An applied analysis of ACE and CBIT reforms in the EU?

Abstract

We assess the quantitative impact of two reforms to corporation tax, which would eliminate the differential treatment of debt and equity: the allowance for corporate equity (ACE) and the comprehensive business income tax (CBIT). We explore the impact of these reforms on various decision margins, using an applied general equilibrium model for the EU calibrated with recent empirical estimates of elasticities. The results suggest that, if governments adjust statutory corporate tax rates to balance their budget, profit shifting and discrete location render CBIT more attractive for most individual European countries. European coordination makes a joint ACE more, and a joint CBIT less efficient. A combination of ACE and CBIT is always welfare improving.

Research Highlight 2009

What would be the effects of equalising the treatment of debt and equity?

This project explores two ways in which the treatment of debt and equity could be equalised. Equity could be more generously treated, with an allowance for corporate equity (ACE). Or interest relief could be restricted, as under a comprehensive business income tax (CBIT). This project assesses the effects of each of these reforms if implemented in the EU. The results suggest that ACE would improve welfare if corporate tax rates were not increased to cover the cost of the narrower tax base. By contrast, under the same conditions CBIT would typically reduce welfare by exacerbating marginal investment distortions.
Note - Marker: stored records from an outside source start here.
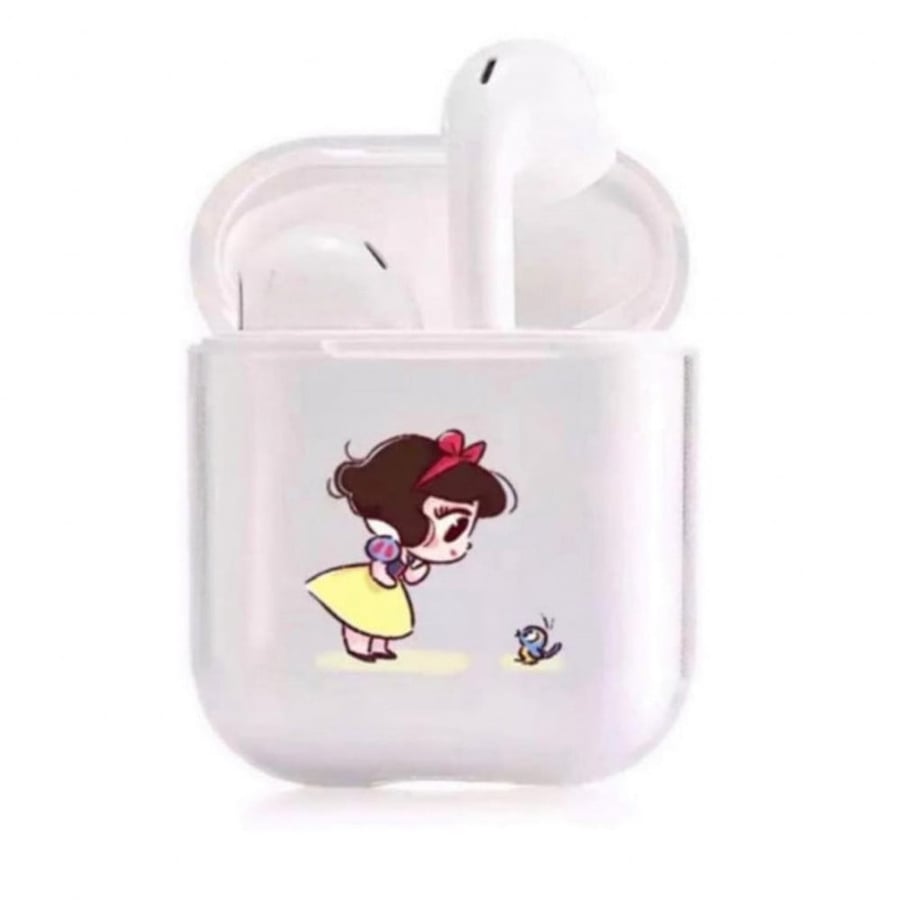 ايربودز كيس سنووايت الشفاف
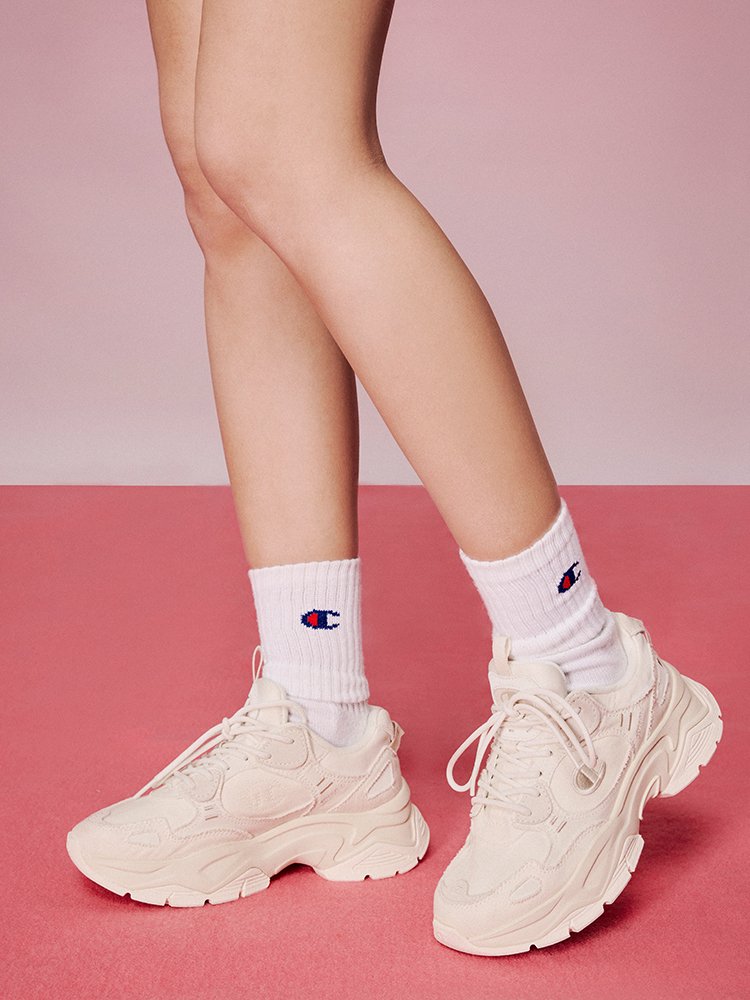 Champion champion old man shoe girl, 2024 Autumn new sports shoe boy, high-story, high-fashion, slobber shoes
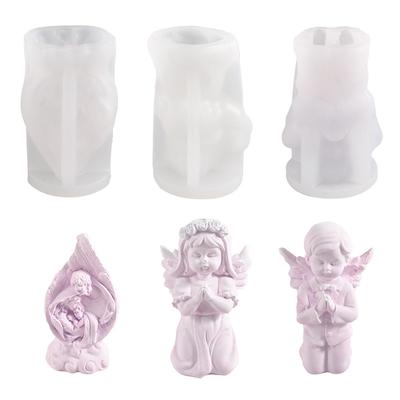 1 Pezzo Stampo Candela Angelo in Resina Epossidica Fai da Te Stampo in Silicone Angelo Rosa Angelo Ragazzo Ragazza Angelo della Preghiera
However, if the tax rate were adjusted to make either reform revenue-neutral, the CBIT becomes more attractive and the ACE less attractive. European coordination of reforms mitigates tax spillovers within the EU and makes ACE more, and CBIT less, attractive for welfare. A combination of ACE and CBIT reforms can be designed to be revenue- neutral, and which would improve welfare through smaller financial distortions.